The Apprentice has hit the screens with a boom this October, giving real life opportunities to young and ambitious entrepreneurs. The real star of the show however is the man who decides who stays and who is fired each episode, leading to a single winner at the end of the series. Previously ‘Sir ‘and now ‘Lord’, Alan Sugar has become the new darling of many Apprentice lovers alike. Although Sugar acts the character of an uncompromising Lord on the show, he himself admitted on the BBC Breakfast show on the 6th October that he is a ‘teddy bear’ in real life. Sugar is no clown and when he talks of the producers he says that his strict and harsh manner in the board room is simply ‘the way they portray me’.

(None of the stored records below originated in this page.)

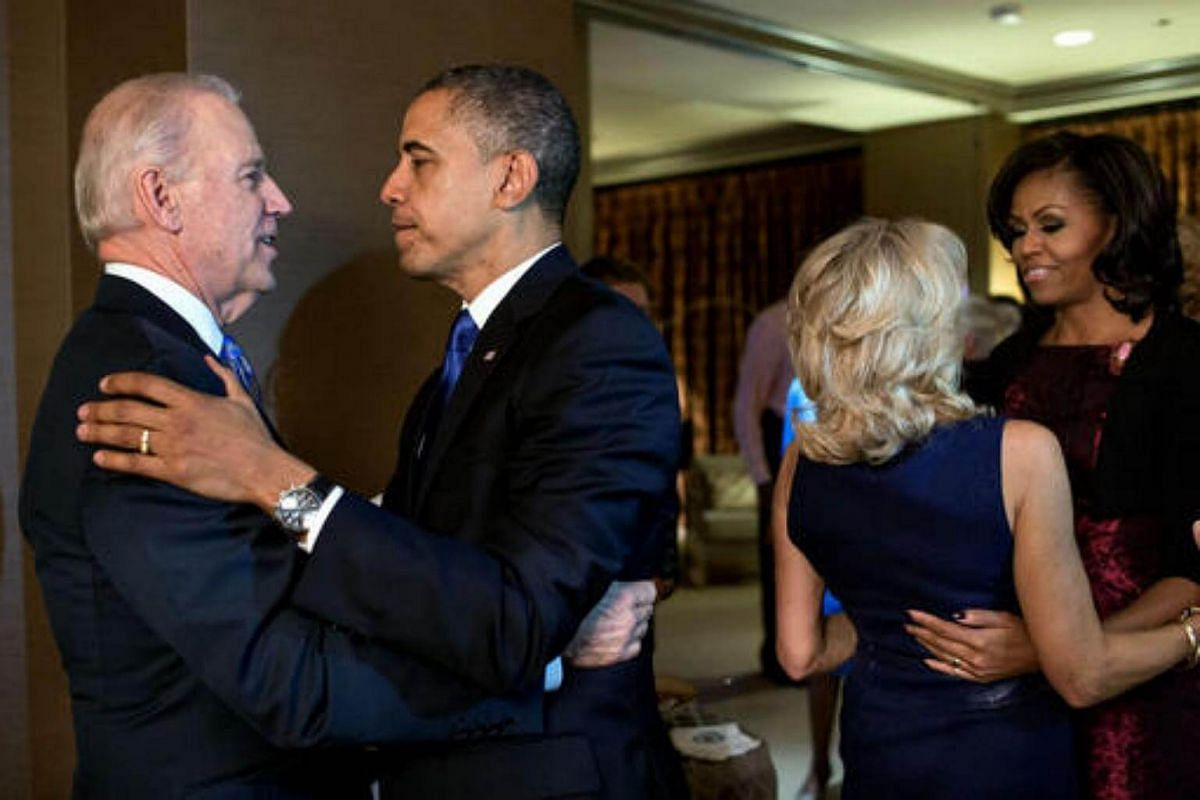 President Obama and First Lady Michelle Obama embrace Vice-President Biden and Jill Biden moments after the television networks called the 2012 election in their favour.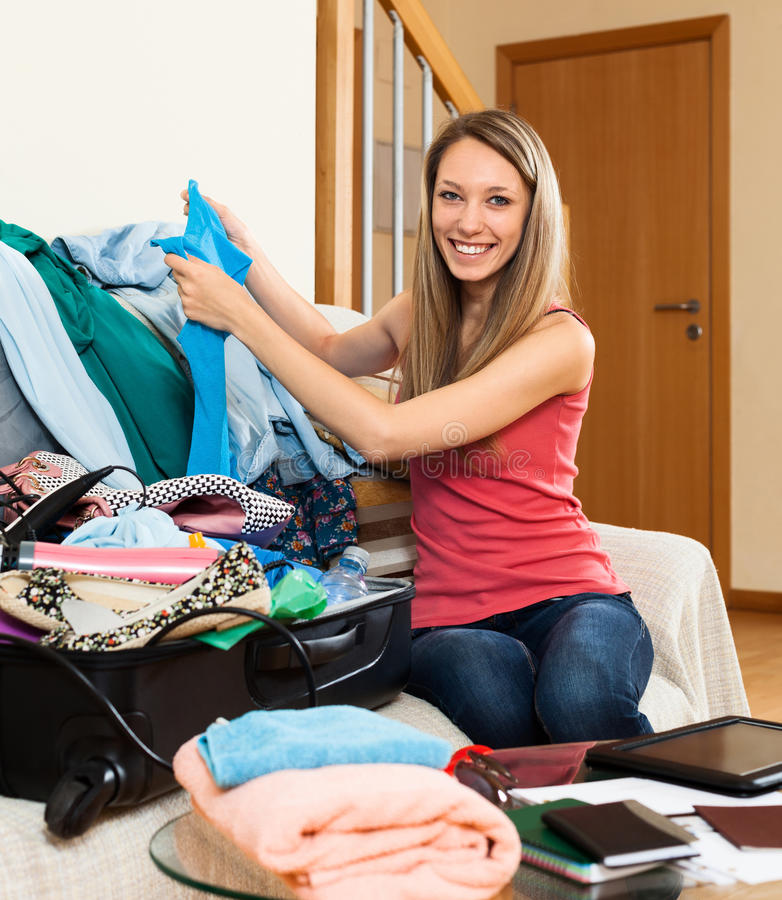Mulher que põe a roupa e os acessórios na mala de viagem fotografia de stock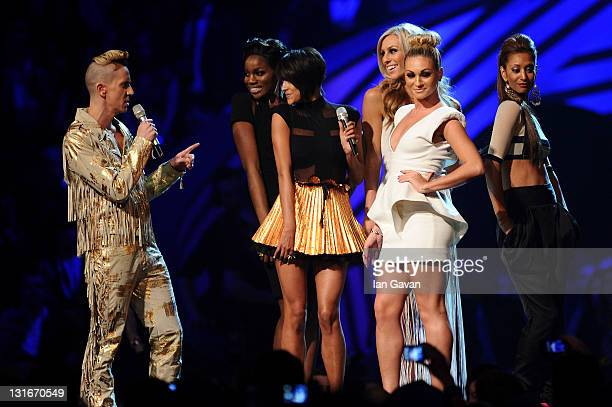 Fashion designer Jeremy Scott and Daisy Evans Ashley Shaw Chelsey Reynolds Monique Roberts Seyi Odedere of girl group From Above onstage during the...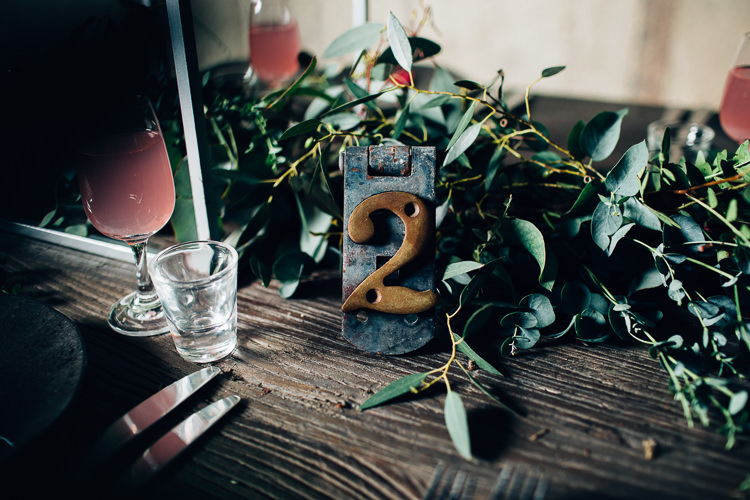 Table Names Edgy Raw Industrial Barn Wedding Ideas Greenery Festoon Lights http://www.two-d.co.uk/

A few days before the show began this month, Lord sugar also appeared on ITV1 with a well renounced face; Piers Morgan in ‘When Piers Met Sugar’. Morgan set out to spend time with Lord Sugar, discover his lifestyle and bring forward the softer, emotional and more relatable side to this otherwise candid boss. After meeting with Sugar’s wife, Piers discovered she wasn’t too happy with the negative image of her man prevailing through The Apprentice.
What is very interesting to find is that Sugar, like many other ambitious working class youth in his time, has struggled to reach the success he has. Lord Sugar proudly notes how his poor background was once the reason for his in-laws to reject him marrying their daughter.
It must also mention the surprisingly sporty element to this tycoon’s lifestyle. It was not only enchanting but also very funny to see this once ‘chunky’ elderly man, making fruit juice and then cycling away on a bicycle. It was even more entertaining to watch the much younger Piers Morgan flailing behind the Gallant ‘Grandpa’. If you want to witness the wit, sarcasm and humour from the man himself, I highly recommend looking up the show online.
Moving finally to what lies beneath his hard exterior, it was somewhat comforting to hear Sugar, who has made many of the contestants on his show shed tears, admit that he himself cries and in fact cried on the first day of school when his mother left him alone. Sugar openly declares his guilt for not being around his mother when she was alone. This unknown depth to Sugar is fascinating to watch. Although both he and his wife agreed that he finds it difficult to show emotions, he is not afraid to let the world know he has a heart. He simply explains that ‘I am not a huggy-huggy, emotional, kissy kissy person’.
The British public now waits to see the story of The Apprentice unfold each week, and contestants fate unfold as they falter to the finish line. I on the other hand, will be keeping an eye on how much of the real Lord Sugar we see, and whether he is tempted to show his true character inside the board room. As you watch and perhaps converse with your friends about what you feel for this multi-millionaire and his lavish houses, flashy cars and private jets, think also about where he comes from, and what lies beneath the concrete that is the real hard work of a normal man.